15. The mobile device of claim 13, wherein the processor is configured to:

display, in response to the user actuating the accessibility icon, an additional window on the screen, wherein the additional window includes one or more mode indicators that each corresponds to one group of the one or more groups of settings.

16. The mobile device of claim 15, wherein adjusting the user-interface parameters of the set according to the one group of the one or more groups of settings is based, at least in part, on the user selecting corresponding one mode indicator of the one or more mode indicators from the additional window.

17. The mobile device of claim 15, wherein the one or more mode indicators displayed on the additional window are associated with an area defined by a radial distance from a geographical reference location stored in the memory, and wherein the area includes a present location of the mobile device determined by a global positioning system (GPS) coupled with the mobile device.

18. The mobile device of claim 13, wherein the predetermined size is based on a predetermined factor provided by the user.

19. The mobile device of claim 13, wherein the accessibility icon is a first accessibility icon of a plurality of accessibility icons of the mobile device, and wherein the predetermined size is based on a quantity of the accessibility icons of the plurality to display on the screen.

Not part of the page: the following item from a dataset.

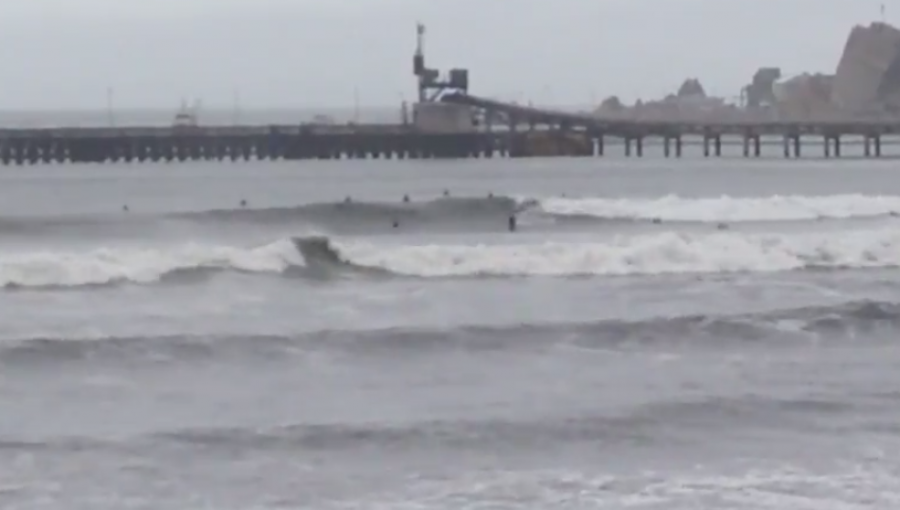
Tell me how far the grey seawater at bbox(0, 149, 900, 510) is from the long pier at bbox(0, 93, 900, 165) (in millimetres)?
39915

20. The mobile device of claim 13, wherein:

the user actuating the accessibility icon includes touching the accessibility icon, speaking to the mobile device, making a gesture to the mobile device, or any combination thereof; and

an artificial intelligence component of the mobile device assists the user actuating the accessibility icon by speaking to the mobile device or by making a gesture to the mobile device, the artificial intelligence component configured to perform an algorithm analyzing the user's speech or the user's gestures based on a machine learning or a deep learning, or both.